ウナギ(5/16)
◆ ウナギの稚魚が減っていて、これに伴いウナギの成魚というのかな、あのにょろにょろも高騰だそうだ。
養殖技術はまだ確立されておらず、最近になってやっと卵から育てる事に成功したばかりだ。今後研究が進めば完全養殖の日がやってくるに違いないが、その場合でも問題はコストになる。
卵から育てる手法は1998年頃に成功をおさめ2005年頃にはそれらが70cm程度まで育ったという。2010年には安定した養殖が可能になったと言われるが、あくまでも研究施設内での話にとどまっている。
日本人はウナギを沢山食べるので海外からも輸入されているが、最近では欧米諸国などのウナギなどおよそ食べない地域からの空輸も増えている。これは空輸コストなどを考えたとしても割に合うからで、従来よりもウナギ価格が高騰している事を受け手の商売だ。

◆ いくらなどもそれを食さない文化圏からタダ同然で回収してきて日本で売るみたいな商売があった。今では日本向けに輸出する産業が成り立っているが、最初の頃は産廃のようなものを日本人が買っていくと言われていたとか。北欧などいくら位食べそうな気がするのだが、現地の日本人によれば(かなり以前の話ではあるが)鮭やますの魚本体は食うが卵は食わず捨てていたのだとか。
中国人が何でも食うのは有名だが、日本人も欧米人からすればゲテモノ食いである。イカやタコなども日本人は生で食っちゃう、みたいな。もっとも最近では寿司ブームという事もあってそんな食材に慣れてきたかも知れない。
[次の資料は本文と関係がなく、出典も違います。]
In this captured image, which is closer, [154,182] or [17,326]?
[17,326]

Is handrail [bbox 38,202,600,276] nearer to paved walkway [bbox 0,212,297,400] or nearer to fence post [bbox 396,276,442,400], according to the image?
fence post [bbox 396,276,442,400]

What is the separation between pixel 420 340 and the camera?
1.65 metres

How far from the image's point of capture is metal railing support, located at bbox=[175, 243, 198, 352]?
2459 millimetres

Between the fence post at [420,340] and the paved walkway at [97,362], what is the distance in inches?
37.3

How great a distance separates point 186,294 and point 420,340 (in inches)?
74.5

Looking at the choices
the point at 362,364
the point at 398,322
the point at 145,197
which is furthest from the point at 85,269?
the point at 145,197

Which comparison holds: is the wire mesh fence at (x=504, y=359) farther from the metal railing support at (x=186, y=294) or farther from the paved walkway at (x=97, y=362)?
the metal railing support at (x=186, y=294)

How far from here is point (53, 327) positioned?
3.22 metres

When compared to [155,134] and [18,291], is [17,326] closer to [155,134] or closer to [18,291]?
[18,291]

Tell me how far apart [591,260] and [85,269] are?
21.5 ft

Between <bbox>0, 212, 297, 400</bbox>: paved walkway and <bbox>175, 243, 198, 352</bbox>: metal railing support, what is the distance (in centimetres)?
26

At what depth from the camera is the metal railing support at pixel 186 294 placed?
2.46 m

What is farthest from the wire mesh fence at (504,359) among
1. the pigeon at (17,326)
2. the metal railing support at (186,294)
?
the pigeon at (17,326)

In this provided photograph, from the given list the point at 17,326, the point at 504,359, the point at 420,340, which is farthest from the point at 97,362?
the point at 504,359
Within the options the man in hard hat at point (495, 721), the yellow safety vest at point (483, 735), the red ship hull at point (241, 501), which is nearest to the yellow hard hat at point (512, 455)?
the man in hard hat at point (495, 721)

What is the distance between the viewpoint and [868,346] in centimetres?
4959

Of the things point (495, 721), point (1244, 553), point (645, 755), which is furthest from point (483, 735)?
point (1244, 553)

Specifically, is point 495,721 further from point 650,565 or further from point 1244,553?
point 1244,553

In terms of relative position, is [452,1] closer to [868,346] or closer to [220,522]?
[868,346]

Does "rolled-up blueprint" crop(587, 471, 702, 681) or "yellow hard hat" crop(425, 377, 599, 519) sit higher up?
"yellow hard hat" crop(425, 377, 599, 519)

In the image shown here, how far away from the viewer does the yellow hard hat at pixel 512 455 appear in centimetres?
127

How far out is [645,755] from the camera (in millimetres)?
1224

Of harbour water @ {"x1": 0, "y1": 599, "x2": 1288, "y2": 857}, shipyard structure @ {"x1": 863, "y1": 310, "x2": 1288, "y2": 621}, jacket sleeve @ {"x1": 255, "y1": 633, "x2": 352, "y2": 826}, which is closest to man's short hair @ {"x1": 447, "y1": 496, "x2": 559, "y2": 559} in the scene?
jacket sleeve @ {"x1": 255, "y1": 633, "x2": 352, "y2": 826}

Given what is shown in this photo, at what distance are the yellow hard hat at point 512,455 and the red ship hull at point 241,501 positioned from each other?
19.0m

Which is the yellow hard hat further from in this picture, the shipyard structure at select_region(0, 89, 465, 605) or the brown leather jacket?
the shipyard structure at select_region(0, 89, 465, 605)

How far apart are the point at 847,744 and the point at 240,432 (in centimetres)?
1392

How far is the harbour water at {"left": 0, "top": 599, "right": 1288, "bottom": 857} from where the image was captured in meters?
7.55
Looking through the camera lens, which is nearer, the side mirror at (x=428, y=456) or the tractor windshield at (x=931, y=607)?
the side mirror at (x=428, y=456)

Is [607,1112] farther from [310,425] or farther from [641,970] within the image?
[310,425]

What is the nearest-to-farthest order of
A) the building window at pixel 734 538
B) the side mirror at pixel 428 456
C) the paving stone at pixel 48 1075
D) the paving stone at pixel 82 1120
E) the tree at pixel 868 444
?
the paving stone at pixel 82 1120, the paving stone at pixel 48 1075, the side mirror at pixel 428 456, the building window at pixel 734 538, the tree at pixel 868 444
◆ 欧米でも生では食わないかも知れないがイカでもカニでも加熱調理すれば食う。シカゴなんか海から遠く離れているのにカニが食える。たぶんあの湖で捕れたものではなくて海から運んできたものだと思うんだけどなぁ。なんて話をしていたら、シカゴは物流が良いので何でも新鮮なものが手に入るとか何とか。
今でならば日本でも、東京でもサンマの刺身が食える。以前は鮮度の関係で東京の庶民がサンマの刺身を口にするのは難しかった。イカにしても同様に、これは今でも活イカは高額なものではあるのだが輸送時間の短縮と輸送方法の確立が少しだけ価格を下げた。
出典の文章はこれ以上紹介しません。